§ **TEXTO FORNECIDO**
· · · · ·

LANCELLOTTI: LIBERDADE RELIGIOSA NÃO É IR AO TEMPLO
O padre Julio Lancellotti, coordenador da Pastoral do Povo de Rua da Arquidiocese de São Paulo, criticou a decisão do ministro Kassio Nunes Marques sobre os cultos e missas presenciais mesmo com o agravamento da pandemia. “É interessante que, na sentença, [o ministro] diz que isso é a essencialidade da liberdade religiosa. Que engano. A essencialidade da liberdade religiosa é o testemunho. Não é ir no templo”, disse ele. “Tem muita gente que vai no templo e não testemunha Jesus. Vai no templo para testemunhar o cofre. Vai no templo para testemunhar o lucro, não Jesus. Nós não precisamos ir no templo para testemunhar Jesus. Nós precisamos testemunhá-lo na vida”, acrescentou o padre durante a celebração de uma missa online, no domingo (4).
No dia 15 de abril de 2020, o Supremo havia negado uma liminar solicitada por Bolsonaro e concedido autonomia aos estados e municípios para determinarem o que pode e o que não pode funcionar durante a pandemia. A liminar de Nunes Marques desrespeita essa decisão e determina que Estados, municípios e o Distrito Federal não podem editar ou exigir o cumprimento de decretos que proíbam “completamente” celebrações religiosas presencias para evitar a disseminação da Covid-19.
AONDE VAMOS PARAR?, COBROU O DECANO
O ministro indicado por Jair Bolsonaro usou como argumento a liberdade religiosa no país e disse que essas instituições ajudam os fiéis no momento da pandemia. A decisão do ministro foi criticada pelo decano do STF, ministro Marco Aurélio Mello, que questionou se a associação que fez o pedido é parte legítima para questionar o cumprimento à Constituição. “O novato, pelo visto, tem expertise no tema. Pobre Supremo, pobre Judiciário. E atendeu a Associação de juristas evangélicos. Parte legítima para a ADPF? Aonde vamos parar? Tempos estranhos!”, afirmou o ministro ao jornal “Estadão”.

· · · · ·

§ **SOBRE A TAREFA**
Responda com base no texto sobre a decisão de Nunes Marques:
1. Que cargo o padre Julio Lancellotti ocupa?
2. Em que data o Supremo havia negado a liminar solicitada por Bolsonaro?
3. Quem é apontado como decano do STF?

Dados coletados
· · · · ·

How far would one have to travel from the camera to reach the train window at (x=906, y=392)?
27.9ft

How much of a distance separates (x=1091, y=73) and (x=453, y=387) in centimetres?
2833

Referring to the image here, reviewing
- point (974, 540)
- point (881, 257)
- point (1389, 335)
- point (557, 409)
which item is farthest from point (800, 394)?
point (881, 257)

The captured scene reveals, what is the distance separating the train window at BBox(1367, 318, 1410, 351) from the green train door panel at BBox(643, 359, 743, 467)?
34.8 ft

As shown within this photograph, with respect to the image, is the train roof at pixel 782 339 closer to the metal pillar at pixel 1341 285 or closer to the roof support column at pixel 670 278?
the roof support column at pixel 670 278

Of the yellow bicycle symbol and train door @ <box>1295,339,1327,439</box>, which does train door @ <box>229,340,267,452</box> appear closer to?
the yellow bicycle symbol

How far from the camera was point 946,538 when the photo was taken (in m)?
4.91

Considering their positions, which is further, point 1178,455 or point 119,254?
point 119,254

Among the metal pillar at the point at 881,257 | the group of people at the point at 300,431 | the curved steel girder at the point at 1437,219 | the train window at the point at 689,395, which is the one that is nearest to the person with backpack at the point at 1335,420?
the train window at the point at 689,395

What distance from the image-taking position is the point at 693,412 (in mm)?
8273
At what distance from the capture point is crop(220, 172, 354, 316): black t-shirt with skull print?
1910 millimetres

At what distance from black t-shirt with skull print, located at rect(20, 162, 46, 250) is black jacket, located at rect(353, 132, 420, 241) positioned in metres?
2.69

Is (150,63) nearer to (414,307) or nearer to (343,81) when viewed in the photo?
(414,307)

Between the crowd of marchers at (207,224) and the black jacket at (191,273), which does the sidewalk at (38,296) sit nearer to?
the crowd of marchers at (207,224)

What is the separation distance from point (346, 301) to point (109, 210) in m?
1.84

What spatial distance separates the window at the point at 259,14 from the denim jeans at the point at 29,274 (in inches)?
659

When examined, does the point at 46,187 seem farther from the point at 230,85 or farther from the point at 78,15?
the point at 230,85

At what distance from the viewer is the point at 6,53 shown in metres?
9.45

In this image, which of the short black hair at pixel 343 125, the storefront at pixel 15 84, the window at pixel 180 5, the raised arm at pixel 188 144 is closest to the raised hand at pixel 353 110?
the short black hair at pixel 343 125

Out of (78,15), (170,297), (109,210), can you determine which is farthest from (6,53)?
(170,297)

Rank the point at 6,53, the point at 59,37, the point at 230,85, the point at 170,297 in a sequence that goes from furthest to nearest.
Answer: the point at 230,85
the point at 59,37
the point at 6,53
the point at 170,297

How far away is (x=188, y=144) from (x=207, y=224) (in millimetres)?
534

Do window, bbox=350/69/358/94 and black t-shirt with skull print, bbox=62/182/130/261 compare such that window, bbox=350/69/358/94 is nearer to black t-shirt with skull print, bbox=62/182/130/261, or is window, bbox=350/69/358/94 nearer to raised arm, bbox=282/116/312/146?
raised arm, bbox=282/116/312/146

· · · · ·

§ **RESULTADO DO EXERCÍCIO**
1. Coordenador da Pastoral do Povo de Rua da Arquidiocese de São Paulo.
2. Em 15 de abril de 2020.
3. O ministro Marco Aurélio Mello.